As I believe a relational database schema should be as independent as possible from the apps using it, I've been trying to strengthen the DEV's database a bit lately (there are exceptions to this rule but they are not for this post).
One way to do that is to make sure that Rails model statements like this:
validates username, uniqueness: true
correspond to actual unique indexes in PostgreSQL.
Two reasons for that:
- let the DBMS do its job, it was built to check constraints
- data can "get in" from all sort of ways (throwaway SQL scripts for example)
Even if today your database is used only by a single app, you might have more than one in the future and adding indexes on existing tables or having to clean duplicate rows in large tables is always a bit of a pain (because of locking, I might write another article about that..).
What happened then?
It seems straigtforward, right? List the column(s) you need the index for, write a Rails migration for them, run the migration, forget about it.
That's where a random test literally saved me from an oversight.
We have a test in our codebase that imports 20+ items from a RSS feed, transforms them into articles and inserts them in the DB, then checks the count to make sure it matches.
They are all different articles, but the database is going to check they are unique anyway (for obvious reasons).

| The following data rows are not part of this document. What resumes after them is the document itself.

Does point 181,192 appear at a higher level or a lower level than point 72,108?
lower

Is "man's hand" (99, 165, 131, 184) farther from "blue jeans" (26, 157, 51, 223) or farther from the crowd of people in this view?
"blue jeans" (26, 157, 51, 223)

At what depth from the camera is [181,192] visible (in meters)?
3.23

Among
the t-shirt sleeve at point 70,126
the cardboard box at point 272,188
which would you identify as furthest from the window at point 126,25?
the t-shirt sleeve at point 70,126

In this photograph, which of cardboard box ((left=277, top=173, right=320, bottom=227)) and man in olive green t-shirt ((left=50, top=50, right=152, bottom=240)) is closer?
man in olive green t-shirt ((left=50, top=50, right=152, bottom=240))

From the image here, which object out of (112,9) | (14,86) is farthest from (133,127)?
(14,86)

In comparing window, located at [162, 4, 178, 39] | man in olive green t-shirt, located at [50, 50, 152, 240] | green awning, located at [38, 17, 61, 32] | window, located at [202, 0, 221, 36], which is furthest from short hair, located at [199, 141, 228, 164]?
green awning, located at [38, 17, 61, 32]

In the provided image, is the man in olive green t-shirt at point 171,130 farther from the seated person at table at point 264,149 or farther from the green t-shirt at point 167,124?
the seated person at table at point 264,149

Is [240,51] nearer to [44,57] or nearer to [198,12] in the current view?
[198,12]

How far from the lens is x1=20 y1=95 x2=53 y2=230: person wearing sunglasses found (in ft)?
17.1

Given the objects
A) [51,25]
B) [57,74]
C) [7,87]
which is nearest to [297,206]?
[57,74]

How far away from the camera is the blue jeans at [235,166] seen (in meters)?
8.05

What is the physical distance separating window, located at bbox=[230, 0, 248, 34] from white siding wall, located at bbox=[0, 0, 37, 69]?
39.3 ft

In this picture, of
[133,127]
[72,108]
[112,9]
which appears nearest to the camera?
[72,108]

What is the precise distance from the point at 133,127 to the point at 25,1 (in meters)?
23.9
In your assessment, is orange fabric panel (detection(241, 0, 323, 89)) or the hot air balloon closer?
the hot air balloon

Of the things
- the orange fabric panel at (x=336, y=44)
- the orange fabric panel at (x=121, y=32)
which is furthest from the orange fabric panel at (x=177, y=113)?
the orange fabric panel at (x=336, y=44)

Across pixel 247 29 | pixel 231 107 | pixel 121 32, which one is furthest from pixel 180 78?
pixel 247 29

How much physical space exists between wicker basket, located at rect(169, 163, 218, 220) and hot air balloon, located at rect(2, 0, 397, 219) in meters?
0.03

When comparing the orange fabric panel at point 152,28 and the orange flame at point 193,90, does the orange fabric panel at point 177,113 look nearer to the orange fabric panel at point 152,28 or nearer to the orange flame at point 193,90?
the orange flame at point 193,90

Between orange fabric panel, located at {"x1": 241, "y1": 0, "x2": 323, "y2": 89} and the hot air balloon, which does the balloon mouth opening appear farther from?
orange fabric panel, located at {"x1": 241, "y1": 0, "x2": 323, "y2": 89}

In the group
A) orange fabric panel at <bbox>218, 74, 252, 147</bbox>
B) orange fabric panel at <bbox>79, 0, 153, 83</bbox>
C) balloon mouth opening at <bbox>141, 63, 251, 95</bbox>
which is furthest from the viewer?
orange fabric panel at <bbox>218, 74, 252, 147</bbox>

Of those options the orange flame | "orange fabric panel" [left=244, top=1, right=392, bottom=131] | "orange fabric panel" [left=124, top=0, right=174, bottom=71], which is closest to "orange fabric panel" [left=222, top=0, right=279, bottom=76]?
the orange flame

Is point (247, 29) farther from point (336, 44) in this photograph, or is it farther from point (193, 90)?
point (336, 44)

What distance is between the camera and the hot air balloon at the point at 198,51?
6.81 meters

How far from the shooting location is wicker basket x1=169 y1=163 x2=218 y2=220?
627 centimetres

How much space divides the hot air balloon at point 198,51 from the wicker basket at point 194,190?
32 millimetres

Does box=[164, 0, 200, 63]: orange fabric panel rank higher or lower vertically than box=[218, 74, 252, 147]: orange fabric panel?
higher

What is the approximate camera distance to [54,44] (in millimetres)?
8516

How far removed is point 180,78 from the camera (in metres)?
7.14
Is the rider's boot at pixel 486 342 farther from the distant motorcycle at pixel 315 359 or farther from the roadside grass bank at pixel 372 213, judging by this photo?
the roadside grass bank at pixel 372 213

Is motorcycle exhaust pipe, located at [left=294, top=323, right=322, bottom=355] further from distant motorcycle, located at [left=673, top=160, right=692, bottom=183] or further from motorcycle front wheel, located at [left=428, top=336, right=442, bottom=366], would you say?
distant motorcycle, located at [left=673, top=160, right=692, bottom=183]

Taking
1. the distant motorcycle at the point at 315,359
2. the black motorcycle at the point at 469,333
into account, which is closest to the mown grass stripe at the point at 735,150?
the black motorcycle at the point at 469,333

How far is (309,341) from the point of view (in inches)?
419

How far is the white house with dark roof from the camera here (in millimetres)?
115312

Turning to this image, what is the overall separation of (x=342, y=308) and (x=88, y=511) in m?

The counts weren't matching and after some very serious debugging magic (aka setting a breakpoint and printing stuff) I came across this:
[1] pry(#<RssReader>)> p e
#<ActiveRecord::StatementInvalid: PG::ProgramLimitExceeded: ERROR: index row size 7280 exceeds btree version 4 maximum 2704 for index "index_articles_on_body_markdown_and_user_id_and_title"
DETAIL: Index row references tuple (8,1) in relation "articles".
HINT: Values larger than 1/3 of a buffer page cannot be indexed.
Consider a function index of an MD5 hash of the value, or use full text indexing.
: INSERT INTO "articles" ("body_markdown", "boost_states", "cached_tag_list", "cached_user", "cached_user_name", "cached_user_username", "created_at", "description", "feed_source_url", "password", "path", "processed_html", "published_from_feed", "reading_time", "slug", "title", "updated_at"
Wait, what!?
After a bit of digging I realized my oversight: if the text to be indexed is too large and doesn't fit PostgreSQL buffer page, indexing is not going to work.
PostgreSQL buffer page size can be enlarged but that's beside the point and also not a great idea.
So, what's the solution?
The solution is to create a hash of the column and index that instead of the column itself.
There are many ways to go about this but this is what I chose for our particular situation:
CREATE UNIQUE INDEX CONCURRENTLY "index_articles_on_digest_body_markdown_and_user_id_and_title"
ON "articles"
USING btree (digest("body_markdown", 'sha512'::text), "user_id", "title");
Let's break it down:
-
CREATE UNIQUE INDEX
is self explanatory: creates an index on a column, making sure you can't insert the same value twice -
CONCURRENTLY
is a huge change in PostgreSQL land. In short: it adds the index asynchronously in the background. Basically it doesn't block operations on the table while the index is being built. -
btree
is the standard default index for PostgreSQL -
digest("body_markdown", 'sha512'::text)
is where the magic happens: we tell PostgreSQL to build a SHA512 hash (go away MD5 😅) and use that for comparison of the index -
"user_id", "title"
are there because this is not an index on a single column, but a multi column index
This is what happens when you try to add the value twice in the database:
$ pgcli PracticalDeveloper_development
PracticalDeveloper_development> insert into articles (body_markdown, user_id, title, created_at, updated_at) select body_markdown, user_id, title, now(), now() from articles order by random() limit 1;
duplicate key value violates unique constraint "index_articles_on_digest_body_markdown_and_user_id_and_title"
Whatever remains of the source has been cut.